By the end, the application will be generated, previewed live, iterated on, and deployed to a Mia-Platform project.

Prerequisites

  • Access to a Flow instance (URL and credentials provided by your administrator).
  • A Mia-Platform Console project with a CI/CD pipeline configured, and the permissions to push a new microservice to it.
  • (Optional) A GitHub or GitLab account connected via the Connectors page, if you want to push the generated code to your own repository before deploying.

Step 1: Start a coding session

  1. Open Flow and select Code in the left sidebar.

  2. (Optional) If your team has a frontend playbook in AI Foundry, select it from the Playbook dropdown to pre-configure the assistant for your stack. Otherwise, leave the default.

  3. In the input area, type the following prompt and send it:

    Create a Task Manager single-page application. Tasks have a title, priority (low / medium / high), and due date. I need to be able to add new tasks, mark them as complete, edit them, and delete them.

Flow generates the project files, opens the Canvas on the right, and starts building a live preview automatically.

Mia Flow Prompt

Step 2: Review the live preview

Once the build finishes, the Preview tab in the Canvas shows the running application. Interact with it directly:

  • Add a sample task to verify the form works.
  • Mark a task as complete and check the visual feedback.
  • Try editing and deleting a task.

If the preview does not load, switch to the Logs tab to read the build output and look for errors.

Mia Flow Canvas Preview

Step 3: Iterate with follow-up prompts

Refine the application through natural-language follow-ups in the chat panel. For example:

Add a button to toggle between light and dark mode.
When a task is marked as complete, strike through its title and move it to the bottom of the list.

The Canvas updates after each message. You can inspect the changed files in the file tree on the left side of the Canvas, and manually edit any file directly in the editor.

Mia Flow Canvas Preview with dark theme

Step 4: Deploy to the Mia-Platform Console

When you are satisfied with the result:

  1. Open the project on the Console, check if the API Gateway was already created and add an endpoint on / to expose the Microservice
  2. Click the Deploy button in the Canvas toolbar on a chosen environment.

Flow pushes the generated code to the selected Mia-Platform project and triggers its CI/CD pipeline.

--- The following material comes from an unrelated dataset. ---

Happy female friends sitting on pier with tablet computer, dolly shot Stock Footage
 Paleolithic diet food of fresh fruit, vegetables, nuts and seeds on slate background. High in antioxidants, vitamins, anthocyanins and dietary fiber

A status indicator in the deploy panel tracks the pipeline progress.

Once the pipeline completes, open the URL associated to the environment you just deployed from the Canvas toolbar.

Summary

StepActionOutcome
1Start a coding session with a promptProject files are generated and the Canvas opens
2Review the live previewApplication is verified interactively
3Iterate with follow-up promptsApplication is refined through conversation
4Deploy via the deploy panelService is live in the Mia-Platform Console

Next steps

  • Connected tools: link GitHub or GitLab to push the generated code to your own repository before or after deploying.
  • Agentic AI: create a custom playbook that pre-configures the assistant for your team's preferred frontend stack, style guide, and deployment target.
  • Chat: reopen the conversation later to keep iterating on the same project files.